### What you need to do:
Rewrite the items below, changing every occurrence of "tree foliage" to "leafy canopy" and leaving all other text unaltered.

── Record excerpts

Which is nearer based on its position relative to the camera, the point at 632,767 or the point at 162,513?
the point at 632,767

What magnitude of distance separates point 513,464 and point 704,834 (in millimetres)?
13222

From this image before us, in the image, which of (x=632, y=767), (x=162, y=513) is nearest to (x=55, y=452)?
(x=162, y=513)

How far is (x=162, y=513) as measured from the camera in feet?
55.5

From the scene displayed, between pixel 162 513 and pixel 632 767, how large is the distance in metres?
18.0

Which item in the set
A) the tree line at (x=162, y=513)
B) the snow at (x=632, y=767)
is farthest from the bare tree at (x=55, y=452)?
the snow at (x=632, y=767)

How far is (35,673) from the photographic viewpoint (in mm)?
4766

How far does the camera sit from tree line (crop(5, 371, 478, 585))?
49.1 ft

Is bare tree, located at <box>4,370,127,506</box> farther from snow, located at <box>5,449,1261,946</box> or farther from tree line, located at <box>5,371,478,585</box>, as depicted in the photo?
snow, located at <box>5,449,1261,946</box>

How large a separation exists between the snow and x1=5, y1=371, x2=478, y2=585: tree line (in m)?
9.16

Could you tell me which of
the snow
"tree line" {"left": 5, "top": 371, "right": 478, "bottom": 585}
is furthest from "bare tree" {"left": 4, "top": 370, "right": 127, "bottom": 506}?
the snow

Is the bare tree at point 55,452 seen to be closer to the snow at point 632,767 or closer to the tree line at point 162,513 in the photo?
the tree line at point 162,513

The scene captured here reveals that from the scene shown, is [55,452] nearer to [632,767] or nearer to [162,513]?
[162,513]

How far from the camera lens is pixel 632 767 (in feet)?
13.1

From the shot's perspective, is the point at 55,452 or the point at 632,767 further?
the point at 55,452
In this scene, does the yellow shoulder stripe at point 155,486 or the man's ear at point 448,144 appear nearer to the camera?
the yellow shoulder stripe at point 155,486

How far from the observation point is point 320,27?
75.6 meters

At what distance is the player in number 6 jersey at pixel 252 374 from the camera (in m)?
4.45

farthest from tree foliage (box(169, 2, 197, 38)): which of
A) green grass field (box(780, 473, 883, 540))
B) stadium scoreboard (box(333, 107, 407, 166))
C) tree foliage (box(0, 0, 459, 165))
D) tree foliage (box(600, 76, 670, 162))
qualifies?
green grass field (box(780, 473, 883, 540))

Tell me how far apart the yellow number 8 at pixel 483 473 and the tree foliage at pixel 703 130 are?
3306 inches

────

### Correct response:
Which is nearer based on its position relative to the camera, the point at 632,767 or the point at 162,513?
the point at 632,767

What magnitude of distance separates point 513,464 and point 704,834 (in millimetres)?
13222

From this image before us, in the image, which of (x=632, y=767), (x=162, y=513) is nearest to (x=55, y=452)?
(x=162, y=513)

How far is (x=162, y=513) as measured from the camera in feet?
55.5

From the scene displayed, between pixel 162 513 and pixel 632 767, how large is the distance in metres?
18.0

Which item in the set
A) the tree line at (x=162, y=513)
B) the snow at (x=632, y=767)
is farthest from the bare tree at (x=55, y=452)?
the snow at (x=632, y=767)

How far is (35,673) from the photographic viewpoint (in mm)?
4766

How far does the camera sit from tree line (crop(5, 371, 478, 585))?
49.1 ft

Is bare tree, located at <box>4,370,127,506</box> farther from snow, located at <box>5,449,1261,946</box> or farther from tree line, located at <box>5,371,478,585</box>, as depicted in the photo?
snow, located at <box>5,449,1261,946</box>

How large a separation exists between the snow and x1=5, y1=371, x2=478, y2=585: tree line (in m)?
9.16

Could you tell me which of
the snow
"tree line" {"left": 5, "top": 371, "right": 478, "bottom": 585}
is furthest from "bare tree" {"left": 4, "top": 370, "right": 127, "bottom": 506}?
the snow

Is the bare tree at point 55,452 seen to be closer to the snow at point 632,767 or closer to the tree line at point 162,513 in the photo?
the tree line at point 162,513

The scene captured here reveals that from the scene shown, is [55,452] nearer to [632,767] or nearer to [162,513]?
[162,513]

How far from the camera lens is pixel 632 767 (in feet)?
13.1

From the shot's perspective, is the point at 55,452 or the point at 632,767 further?
the point at 55,452
In this scene, does the yellow shoulder stripe at point 155,486 or the man's ear at point 448,144 appear nearer to the camera?
the yellow shoulder stripe at point 155,486

How far from the observation point is point 320,27?
75.6 meters

At what distance is the player in number 6 jersey at pixel 252 374 from the camera (in m)?
4.45

farthest from leafy canopy (box(169, 2, 197, 38)): which of
A) green grass field (box(780, 473, 883, 540))
B) stadium scoreboard (box(333, 107, 407, 166))
C) leafy canopy (box(0, 0, 459, 165))
D) leafy canopy (box(600, 76, 670, 162))
qualifies?
green grass field (box(780, 473, 883, 540))

Tell me how far apart the yellow number 8 at pixel 483 473 and the leafy canopy at pixel 703 130 are?
3306 inches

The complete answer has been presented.